The agent runtime trap — Friday, May 15, 2026

Friday, May 15, 2026

When Anthropic open-sourced the Model Context Protocol in late 2024, the pitch was clear: a universal connector standard so that tool integrations built for one AI runtime could work across all of them. The adoption has been real — MCP is now in most major IDEs, several enterprise platforms, and hundreds of community-built integrations. But fourteen months on, the fragmentation problem MCP was meant to solve has gotten worse, not better. Because MCP standardises connectors, not runtimes. The memory model, the agent loop, the state persistence, the evaluation tooling — none of that travels.

Every major vendor now runs its own runtime. Anthropic has Claude's tool use layer and the MCP server ecosystem. OpenAI has the Responses API with its own tool calling format and context management. Google has Vertex AI Agent Builder. Microsoft wraps all of it in Copilot Studio with its own connector abstraction on top. LangChain, CrewAI, AutoGen, and a dozen smaller open-source frameworks sit underneath as infrastructure options. Each runs a different memory model, handles state differently, and has different rate limit structures and failure modes. The landscape is not converging. It is expanding.

----

Tasks to carry out:
a – The page on agent runtimes names several things that MCP does not carry from one runtime to another. List every one of them.
b – Answer these from the page on agent runtimes, one line each:
(i) When did Anthropic open-source the Model Context Protocol?
(ii) What product does Microsoft use to wrap all of it?
(iii) What does OpenAI have, according to the page?
c – According to the page on agent runtimes, why has the fragmentation problem gotten worse, even though MCP was meant to solve it?
The lines that come after this are not needed for anything here.

Supplied information:
----

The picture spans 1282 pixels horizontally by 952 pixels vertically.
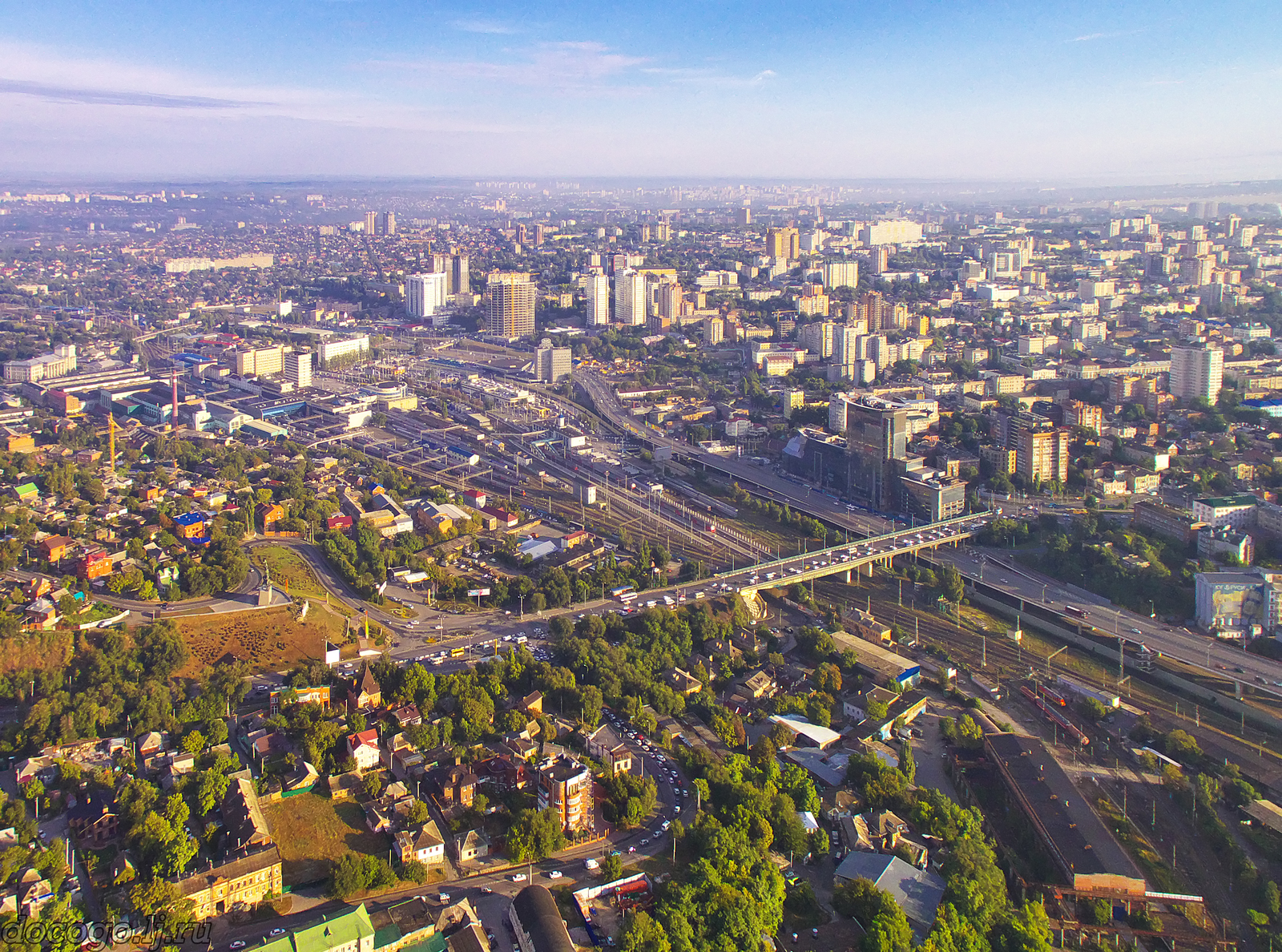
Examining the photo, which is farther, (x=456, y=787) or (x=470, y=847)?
(x=456, y=787)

----

Task responses:
a –
- The memory model
- The agent loop
- The state persistence
- The evaluation tooling

b –
(i) Late 2024
(ii) Copilot Studio
(iii) The Responses API, with its own tool calling format and context management

c – MCP standardizes connectors, not runtimes. The memory model, the agent loop, state persistence and evaluation tooling don't travel between runtimes, and every major vendor now runs its own runtime.